# [Task statement]
Write out the lines of the data below exactly, from the line containing "How do you arrange" to the line containing "11945 millimetres", including both of those lines.

+++ Data section +++

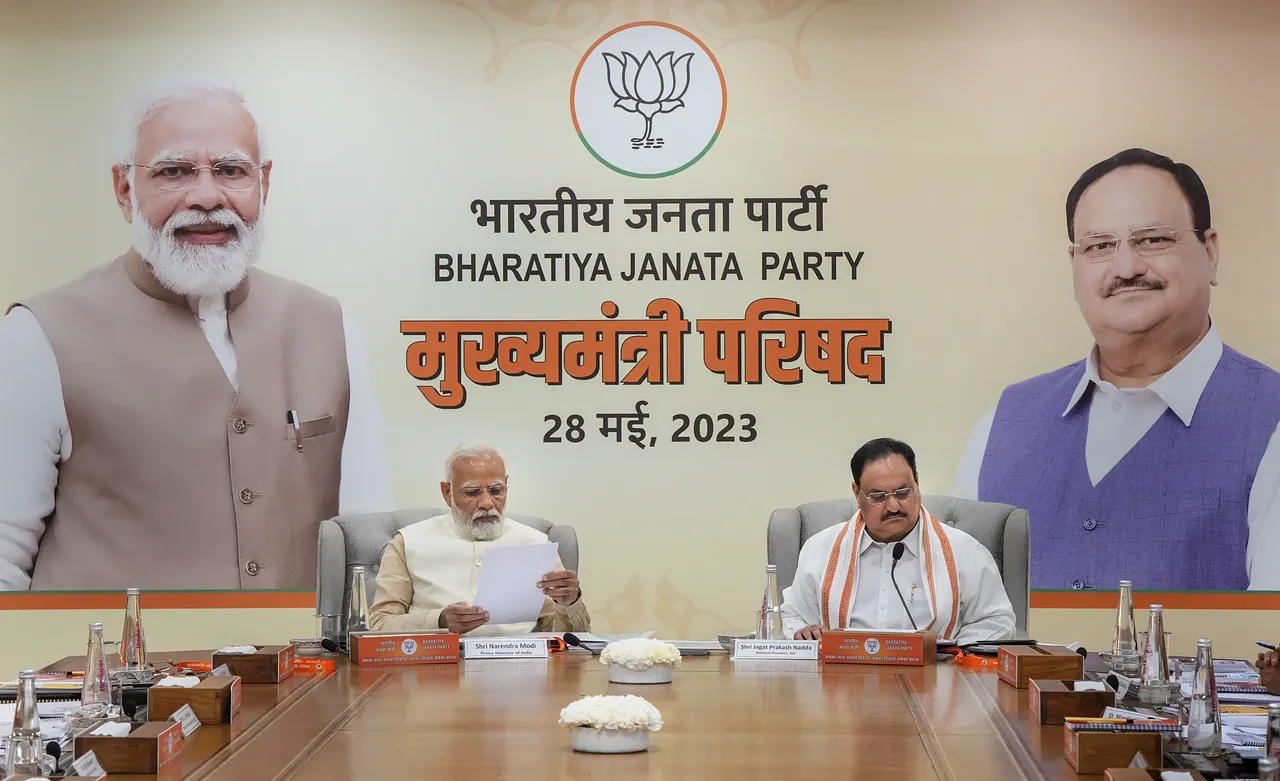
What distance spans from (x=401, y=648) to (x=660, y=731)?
1027 mm

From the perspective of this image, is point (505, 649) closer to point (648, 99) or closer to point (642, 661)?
point (642, 661)

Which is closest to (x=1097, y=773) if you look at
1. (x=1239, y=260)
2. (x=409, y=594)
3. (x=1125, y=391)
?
(x=409, y=594)

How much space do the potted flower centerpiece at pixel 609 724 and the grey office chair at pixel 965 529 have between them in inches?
76.2

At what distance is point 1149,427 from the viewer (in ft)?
16.5

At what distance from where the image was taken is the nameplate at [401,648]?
11.0ft

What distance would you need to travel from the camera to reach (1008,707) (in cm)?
283

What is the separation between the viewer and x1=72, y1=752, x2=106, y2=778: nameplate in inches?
85.7

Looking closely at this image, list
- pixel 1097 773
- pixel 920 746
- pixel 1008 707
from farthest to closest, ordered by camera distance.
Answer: pixel 1008 707
pixel 920 746
pixel 1097 773

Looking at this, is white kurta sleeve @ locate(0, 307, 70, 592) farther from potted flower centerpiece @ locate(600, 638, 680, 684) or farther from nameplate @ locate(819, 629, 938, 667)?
nameplate @ locate(819, 629, 938, 667)

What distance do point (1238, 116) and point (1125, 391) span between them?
1150mm

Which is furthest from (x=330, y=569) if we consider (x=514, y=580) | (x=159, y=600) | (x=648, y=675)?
(x=648, y=675)

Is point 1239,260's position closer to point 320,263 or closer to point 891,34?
point 891,34

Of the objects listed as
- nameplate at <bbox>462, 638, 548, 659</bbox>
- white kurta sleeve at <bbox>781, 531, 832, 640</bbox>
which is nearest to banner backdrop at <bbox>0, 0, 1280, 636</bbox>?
white kurta sleeve at <bbox>781, 531, 832, 640</bbox>

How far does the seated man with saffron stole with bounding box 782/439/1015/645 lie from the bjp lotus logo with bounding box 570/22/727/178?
5.18 feet
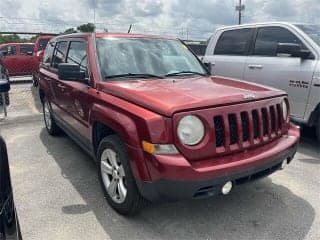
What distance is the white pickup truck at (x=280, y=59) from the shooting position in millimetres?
5816

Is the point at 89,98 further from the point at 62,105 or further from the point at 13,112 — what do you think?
the point at 13,112

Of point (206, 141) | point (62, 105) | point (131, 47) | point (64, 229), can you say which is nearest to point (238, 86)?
point (206, 141)

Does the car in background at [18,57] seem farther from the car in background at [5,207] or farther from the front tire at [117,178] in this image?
the car in background at [5,207]

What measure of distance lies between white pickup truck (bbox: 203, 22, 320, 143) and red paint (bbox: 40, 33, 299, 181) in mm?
1811

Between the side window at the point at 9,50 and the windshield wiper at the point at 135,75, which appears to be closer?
the windshield wiper at the point at 135,75

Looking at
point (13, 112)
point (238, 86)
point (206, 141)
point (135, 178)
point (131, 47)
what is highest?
point (131, 47)

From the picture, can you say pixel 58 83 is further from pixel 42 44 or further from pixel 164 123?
pixel 42 44

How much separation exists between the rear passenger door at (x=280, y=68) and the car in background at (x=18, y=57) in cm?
1291

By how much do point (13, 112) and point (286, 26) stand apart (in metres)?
6.45

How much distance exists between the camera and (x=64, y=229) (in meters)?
3.63

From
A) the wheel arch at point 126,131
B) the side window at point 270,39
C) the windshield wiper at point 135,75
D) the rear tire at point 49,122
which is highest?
the side window at point 270,39

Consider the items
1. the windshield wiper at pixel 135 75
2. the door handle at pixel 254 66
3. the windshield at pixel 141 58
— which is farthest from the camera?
the door handle at pixel 254 66

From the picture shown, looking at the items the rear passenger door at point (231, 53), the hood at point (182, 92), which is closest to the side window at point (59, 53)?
the hood at point (182, 92)

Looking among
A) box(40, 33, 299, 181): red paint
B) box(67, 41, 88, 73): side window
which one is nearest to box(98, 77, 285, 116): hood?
box(40, 33, 299, 181): red paint
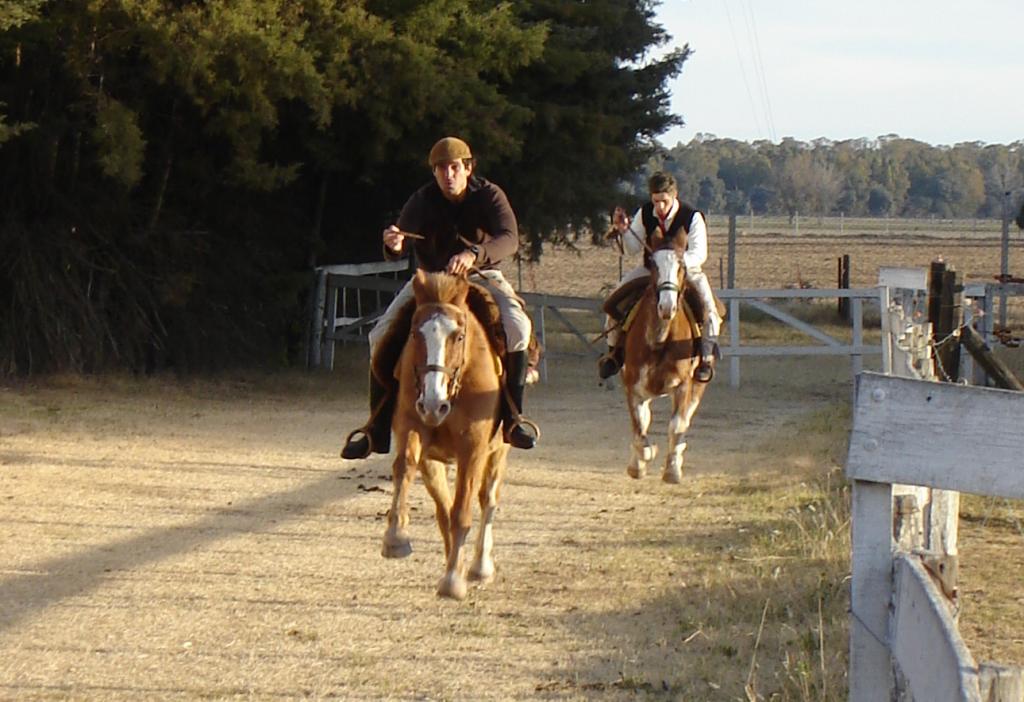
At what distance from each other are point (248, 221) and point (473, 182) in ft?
46.6

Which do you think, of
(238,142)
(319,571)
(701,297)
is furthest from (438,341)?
(238,142)

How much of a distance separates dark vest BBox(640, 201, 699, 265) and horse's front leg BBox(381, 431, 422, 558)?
4.73 m

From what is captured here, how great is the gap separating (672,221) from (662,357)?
1.17 metres

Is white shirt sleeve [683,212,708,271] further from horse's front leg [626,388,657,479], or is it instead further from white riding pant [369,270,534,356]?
white riding pant [369,270,534,356]

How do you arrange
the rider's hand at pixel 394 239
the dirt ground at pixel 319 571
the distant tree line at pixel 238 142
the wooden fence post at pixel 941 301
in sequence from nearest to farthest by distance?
the dirt ground at pixel 319 571 < the rider's hand at pixel 394 239 < the wooden fence post at pixel 941 301 < the distant tree line at pixel 238 142

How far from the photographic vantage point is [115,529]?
11945 millimetres

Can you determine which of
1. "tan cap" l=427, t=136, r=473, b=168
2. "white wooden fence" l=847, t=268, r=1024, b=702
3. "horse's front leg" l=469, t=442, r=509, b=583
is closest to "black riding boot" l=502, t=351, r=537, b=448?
"horse's front leg" l=469, t=442, r=509, b=583

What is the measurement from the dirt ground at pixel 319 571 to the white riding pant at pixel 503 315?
1670 mm

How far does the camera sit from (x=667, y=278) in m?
12.5

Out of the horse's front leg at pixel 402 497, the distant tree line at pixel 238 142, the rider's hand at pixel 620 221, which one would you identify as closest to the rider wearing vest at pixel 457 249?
the horse's front leg at pixel 402 497

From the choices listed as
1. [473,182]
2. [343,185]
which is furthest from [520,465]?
[343,185]

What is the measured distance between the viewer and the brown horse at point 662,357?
494 inches

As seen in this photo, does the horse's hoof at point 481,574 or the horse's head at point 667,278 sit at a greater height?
the horse's head at point 667,278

+++

# [Result of the exercise]
How do you arrange
the rider's hand at pixel 394 239
the dirt ground at pixel 319 571
the distant tree line at pixel 238 142
the wooden fence post at pixel 941 301
in sequence from nearest to farthest by distance?
the dirt ground at pixel 319 571 < the rider's hand at pixel 394 239 < the wooden fence post at pixel 941 301 < the distant tree line at pixel 238 142

How far from the photographic vantage point is [115,529]?
11945 millimetres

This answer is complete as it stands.